A similar way to develop trust and confidence is through an e-book, special report, or similar materials. Such documents allow you to demonstrate knowledge, answer common questions, and demonstrate your expertise. An excellent example of this can be found in Harvey Segal’s free e-book, The Ultimate SuperTip.

Developing trust and confidence can take time. They must be earned. And the most effective way to earn your customer’s trust and confidence is by showing, not telling.

Systems for analyzing small business marketing

One of the great challenges for a small business is attracting customers. Indeed, marketing is a frequent topic of discussion among small business owners.

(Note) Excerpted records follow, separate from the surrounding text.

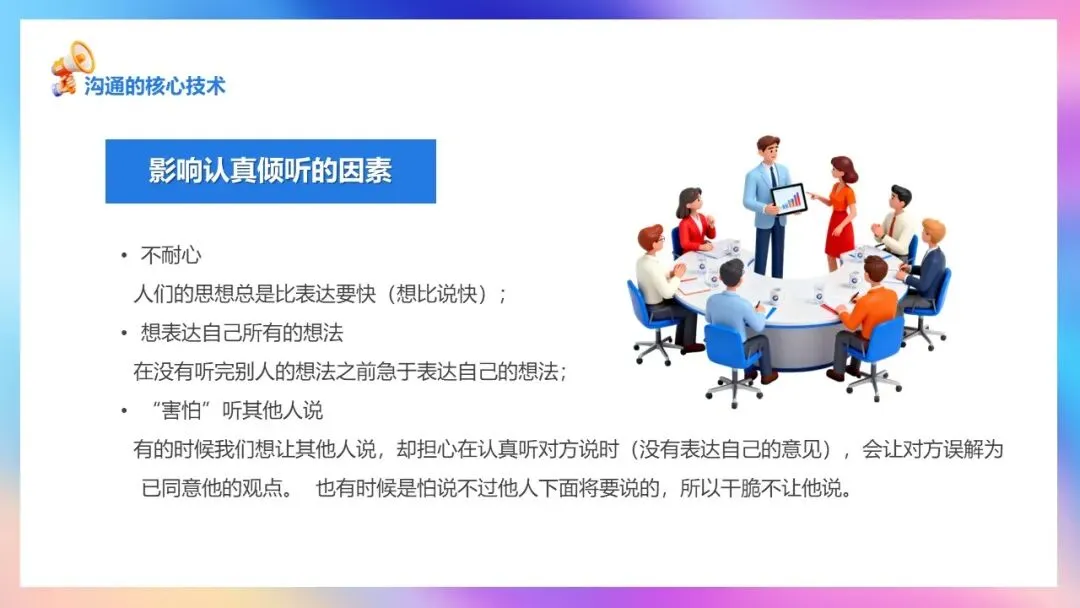 沟通的核心技术

影响认真倾听的因素

• 不耐心
人们的思想总是比表达要快（想比说快）；
• 想表达自己所有的想法
在没有听完别人的想法之前急于表达自己的想法；
• “害怕”听其他人说
有的时候我们想让其他人说，却担心在认真听对方说时（没有表达自己的意见），会让对方误解为已同意他的观点。 也有时候是怕说不过他人下面将要说的，所以干脆不让他说。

Many small business owners are looking for a “magic pill”–some method of marketing that will drive eager buyers to their business. While it would certainly make life easier to find such a solution, marketing is seldom so simple. Markets are dynamic, undergoing continual change, and often what worked yesterday won’t work today.

But how do we know what works? How do we determine if we should continue our yellow page ad, or distribute more door hangers, or invest more in Google Adwords?

Far too frequently small business owners simply guess. They go on their “gut”. They make decisions based on what they believe to be true, rather than the actual facts. Far too often, small business owners do not track and analyze their marketing.

While the specifics can vary between industries, a business owner must track his leads if he is to make intelligent, informed decisions regarding his marketing. He must know what marketing is drawing customers, if those customers are buying, and how much they are buying. A particular ad may fill the store, but if those customers are not buying, the ad is providing little benefit. Conversely, another ad may attract few customers, but these are eager buyers.

We must be able to make these identifications and distinctions. We must be able to compare our various advertising. And we must use more than a hunch to do so. We must have a system in place for identifying the source of our customers.